Nada tan sabroso como una buena siesta después de un buen almuerzo. Para hacerla más sabrosa y más reconfortante, es preferible seguir el consejo del escritor Camilo José Cela: la siesta debe hacerse con todas las de la ley: empiyamarse, orinar, rezar el padrenuestro y acostarse. Y yo añado: Ojalá, acompañados de una buena y joven compañía.
Lo de joven es opcional, dependiendo de los gustos, pero lo digo porque, por lo general, las viejas roncan y los ronquidos atentan contra la placidez de la siesta.
La siesta viene de España.
Los conquistadores trajeron esa costumbre y nos la impusieron junto a la religión y el idioma. Los tres, muy buenos.
Algunos historiadores dicen que los indios también hacían la siesta. No hay evidencias. Parece ser que se emborrachaban con chicha y dormían la rasca. Pero eso es distinto: una cosa es el sueño que producen las jumas y otra, el reparador y sabroso sueño de la siesta.
Aceptemos, pues, que la costumbre viene de España. Porque en la madre patria se trata de un rito sagrado. Después de almuerzo, todo el mundo debe recogerse a hacer la siesta. Cierran almacenes y oficinas, bajan persianas y a dormir, se dijo.

Datos de preguntas de razonamiento espacial
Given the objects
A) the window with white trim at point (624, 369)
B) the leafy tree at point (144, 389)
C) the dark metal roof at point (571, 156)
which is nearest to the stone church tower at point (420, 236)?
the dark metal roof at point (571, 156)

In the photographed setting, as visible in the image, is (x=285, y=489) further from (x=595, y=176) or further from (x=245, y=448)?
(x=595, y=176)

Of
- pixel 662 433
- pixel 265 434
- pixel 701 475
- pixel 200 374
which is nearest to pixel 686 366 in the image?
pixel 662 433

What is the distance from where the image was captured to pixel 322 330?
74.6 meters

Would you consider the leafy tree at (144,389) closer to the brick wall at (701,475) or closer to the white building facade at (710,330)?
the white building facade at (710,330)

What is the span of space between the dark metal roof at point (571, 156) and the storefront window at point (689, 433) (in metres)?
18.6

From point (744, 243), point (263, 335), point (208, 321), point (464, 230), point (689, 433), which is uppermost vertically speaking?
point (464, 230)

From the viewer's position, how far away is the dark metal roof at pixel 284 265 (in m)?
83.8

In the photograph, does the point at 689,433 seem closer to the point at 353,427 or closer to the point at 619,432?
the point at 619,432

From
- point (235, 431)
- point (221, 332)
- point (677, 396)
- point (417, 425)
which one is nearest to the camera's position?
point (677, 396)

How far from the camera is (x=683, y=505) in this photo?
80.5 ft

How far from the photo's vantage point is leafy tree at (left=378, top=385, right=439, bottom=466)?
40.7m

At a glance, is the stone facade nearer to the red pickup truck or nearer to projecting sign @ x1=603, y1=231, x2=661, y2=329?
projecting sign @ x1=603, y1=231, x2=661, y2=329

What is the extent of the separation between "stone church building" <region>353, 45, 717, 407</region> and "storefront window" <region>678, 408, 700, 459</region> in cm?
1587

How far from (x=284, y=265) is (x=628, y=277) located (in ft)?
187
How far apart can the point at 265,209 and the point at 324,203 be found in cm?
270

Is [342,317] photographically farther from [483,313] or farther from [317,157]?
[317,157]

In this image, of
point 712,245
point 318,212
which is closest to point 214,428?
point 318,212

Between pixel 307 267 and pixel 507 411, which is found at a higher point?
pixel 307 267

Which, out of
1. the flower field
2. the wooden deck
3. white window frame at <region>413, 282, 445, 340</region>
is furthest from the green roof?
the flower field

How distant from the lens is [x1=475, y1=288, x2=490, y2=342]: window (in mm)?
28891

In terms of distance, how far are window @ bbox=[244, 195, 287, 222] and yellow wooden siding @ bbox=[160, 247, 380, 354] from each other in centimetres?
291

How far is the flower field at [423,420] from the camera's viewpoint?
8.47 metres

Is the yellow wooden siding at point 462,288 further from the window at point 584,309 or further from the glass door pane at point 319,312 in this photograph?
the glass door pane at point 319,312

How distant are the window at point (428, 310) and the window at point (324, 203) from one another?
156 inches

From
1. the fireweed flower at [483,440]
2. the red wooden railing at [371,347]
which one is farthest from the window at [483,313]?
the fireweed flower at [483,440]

* **OBJETIVO 1**:
Pasa a una tabla Markdown con las columnas n y Línea las líneas de las entradas, empezando por la primera y terminando en la que contiene "74.6 meters"; deja fuera las líneas en blanco.
* **OBJETIVO 2**:
Continúa el texto sobre la siesta a partir de su último párrafo.

* **RESULTADO 1**:
| n | Línea |
|---|---|
| 1 | Given the objects |
| 2 | A) the window with white trim at point (624, 369) |
| 3 | B) the leafy tree at point (144, 389) |
| 4 | C) the dark metal roof at point (571, 156) |
| 5 | which is nearest to the stone church tower at point (420, 236)? |
| 6 | the dark metal roof at point (571, 156) |
| 7 | In the photographed setting, as visible in the image, is (x=285, y=489) further from (x=595, y=176) or further from (x=245, y=448)? |
| 8 | (x=595, y=176) |
| 9 | Of |
| 10 | - pixel 662 433 |
| 11 | - pixel 265 434 |
| 12 | - pixel 701 475 |
| 13 | - pixel 200 374 |
| 14 | which is nearest to pixel 686 366 in the image? |
| 15 | pixel 662 433 |
| 16 | What is the distance from where the image was captured to pixel 322 330? |
| 17 | 74.6 meters |

* **RESULTADO 2**:
Los españoles duermen hasta las tres o cuatro de la tarde y luego, descansados y acumulados de energía, emprenden la jornada de trabajo hasta el anochecer que, en ocasiones, empieza a las once de la noche.
Cuentan que Simón Bolívar (que se formó en España), en las guerras de independencia, después del medio día, con almuerzo o sin almuerzo, se retiraba a su tienda de campaña a “madurar la estrategia”, es decir, a echar un motoso, bajo el fragor de la batalla. Se levantaba a dar órdenes, como si hubiera hecho la siesta con un solo ojo mientras con el otro seguía el curso de la contienda.
De Winston Churchill dicen que, en la segunda guerra mundial, le preguntaron cuál era el secreto para mantenerse trabajando hasta la madrugada, mientras sus colaboradores caían rendidos de sueño, y él contestó: la siesta, la siesta.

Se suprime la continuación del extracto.